Monday, May 10, 2010

Bartering Mountains for Sushi

And so it begins. Tomorrow a plan that's been over a year in the making invades my world with the fierce unfamiliarity of seriousness. This strange territory of responsibility and obligation bare the title of "my first real job" and I can only hope that its ominous nature doesn't mean the death of the 24 year childhood I've so passionately adored. My first instinct is to approach it with the same attitude I approach everything else in my life; not to take it too seriously. How could I with it having such a comical birth site?

To elaborate, just over 13 months ago I was sitting in a mangy hostel in Mendoza, Argentina. The cheap plastic picnic tables were sighing not only because of an ant infestation but also because this particular night, they'd drawn the unlucky lot of a beer bottle infestation. I remember my face was warm, probably a combination of a beard that matched the hostel decor and having personally hugged half of the bottles cluttering the tables. My drinking companion was a man that I had initially pegged as an impractical traveler. He'd shown up at the hostel lugging a large suitcase, fighting it all the way up the stairs, where as all the rest of the guests simply slid into the straps of their camping backpacks and negotiated the passage to the second floor with ease. As the beers went down this fact began to itch at me so when a stoppage in the flow of conversation occurred, I quizzed him on it. He was quiet for a bit and I wasn't sure he'd heard me until a wry smile crossed his face. I now know he was pausing for dramatic effect, he'd told the story a fair number of times. The lead in hook statement: "well, that's just how it's been for the past 2 years."

### Rows
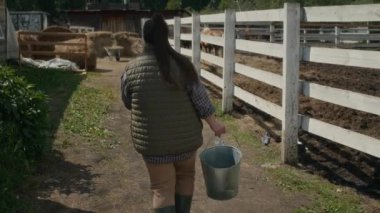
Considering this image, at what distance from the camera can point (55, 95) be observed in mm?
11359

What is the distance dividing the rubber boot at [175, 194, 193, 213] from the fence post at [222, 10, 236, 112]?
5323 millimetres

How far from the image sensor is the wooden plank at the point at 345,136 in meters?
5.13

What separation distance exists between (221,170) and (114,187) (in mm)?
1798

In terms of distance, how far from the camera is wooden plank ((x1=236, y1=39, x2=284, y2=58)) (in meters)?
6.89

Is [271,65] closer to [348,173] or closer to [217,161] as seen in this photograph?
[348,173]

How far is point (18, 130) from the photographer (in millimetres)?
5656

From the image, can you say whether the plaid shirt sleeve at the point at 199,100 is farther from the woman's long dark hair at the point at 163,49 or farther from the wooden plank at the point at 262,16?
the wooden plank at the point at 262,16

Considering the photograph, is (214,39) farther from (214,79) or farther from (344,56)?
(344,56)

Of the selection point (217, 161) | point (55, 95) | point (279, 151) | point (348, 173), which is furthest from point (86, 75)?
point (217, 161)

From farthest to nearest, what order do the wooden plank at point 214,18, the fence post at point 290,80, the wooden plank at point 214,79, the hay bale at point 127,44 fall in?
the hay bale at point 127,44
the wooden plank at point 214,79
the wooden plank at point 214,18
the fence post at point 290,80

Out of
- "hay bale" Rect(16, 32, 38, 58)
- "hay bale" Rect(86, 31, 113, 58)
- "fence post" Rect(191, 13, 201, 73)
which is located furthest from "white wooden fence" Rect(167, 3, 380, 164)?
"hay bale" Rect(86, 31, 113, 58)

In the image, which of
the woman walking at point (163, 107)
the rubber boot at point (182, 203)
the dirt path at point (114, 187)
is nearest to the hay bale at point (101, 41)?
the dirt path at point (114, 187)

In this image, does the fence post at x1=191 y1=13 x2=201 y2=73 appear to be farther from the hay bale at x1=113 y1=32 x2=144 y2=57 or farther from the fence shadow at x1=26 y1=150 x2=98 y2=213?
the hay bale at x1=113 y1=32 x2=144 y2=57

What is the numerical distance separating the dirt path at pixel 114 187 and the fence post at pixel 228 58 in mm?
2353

==

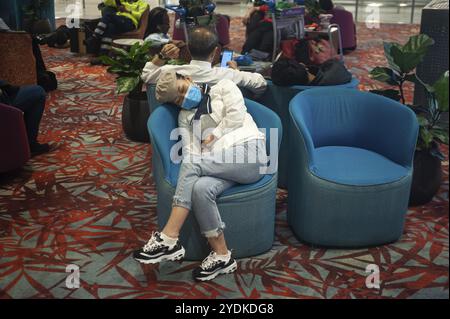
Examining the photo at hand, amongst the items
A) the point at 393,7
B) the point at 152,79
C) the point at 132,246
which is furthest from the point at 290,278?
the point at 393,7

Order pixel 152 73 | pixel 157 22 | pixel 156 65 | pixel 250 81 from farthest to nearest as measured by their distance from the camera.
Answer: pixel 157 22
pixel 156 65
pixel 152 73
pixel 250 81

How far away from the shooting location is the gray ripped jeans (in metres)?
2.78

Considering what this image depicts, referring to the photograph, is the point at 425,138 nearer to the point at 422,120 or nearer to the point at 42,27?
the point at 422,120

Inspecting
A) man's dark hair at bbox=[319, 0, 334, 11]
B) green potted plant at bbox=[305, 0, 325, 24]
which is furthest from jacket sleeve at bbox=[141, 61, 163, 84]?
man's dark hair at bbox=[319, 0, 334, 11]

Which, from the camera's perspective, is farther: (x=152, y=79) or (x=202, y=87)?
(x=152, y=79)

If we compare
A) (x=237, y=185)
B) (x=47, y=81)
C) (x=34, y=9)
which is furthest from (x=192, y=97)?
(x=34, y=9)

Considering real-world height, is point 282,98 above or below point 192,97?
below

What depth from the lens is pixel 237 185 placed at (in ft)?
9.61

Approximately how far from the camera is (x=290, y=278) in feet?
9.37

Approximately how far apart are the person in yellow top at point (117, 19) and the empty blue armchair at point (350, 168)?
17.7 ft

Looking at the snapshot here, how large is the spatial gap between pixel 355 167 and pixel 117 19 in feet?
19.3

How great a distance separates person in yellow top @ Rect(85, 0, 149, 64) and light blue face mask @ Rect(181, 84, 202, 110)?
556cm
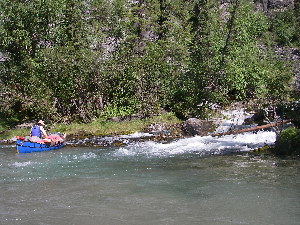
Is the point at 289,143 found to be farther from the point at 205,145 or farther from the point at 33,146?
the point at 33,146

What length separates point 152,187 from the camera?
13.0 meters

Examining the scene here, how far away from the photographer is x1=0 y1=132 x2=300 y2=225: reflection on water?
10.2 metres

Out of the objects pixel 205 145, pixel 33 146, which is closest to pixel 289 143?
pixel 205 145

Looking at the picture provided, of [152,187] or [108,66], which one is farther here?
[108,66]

### Prompt
Continue the blog post about starting a first real job and the hostel night in Mendoza, picking up right after its final sentence.

### Exercise output
Traveling for two years?!?! My holier than thou tone melted into admiration, it was as though we had just whipped it out to see whose was bigger and my epic six month journey was recast as a weekend at the seaside. "How do you finance something like that?" I queried.
"That's' the best part" he replied. "I was on the road when I was working for it."

He went on to tell me how he'd taught English in Japan for two straight years subsisting on little more than rice and traveling all over the Asian isle. He had a bottomless trove of stories and could swear proficiently in 7 different languages. By the end of the night I was piggy-backing the residual wave of elation. That's something I could do...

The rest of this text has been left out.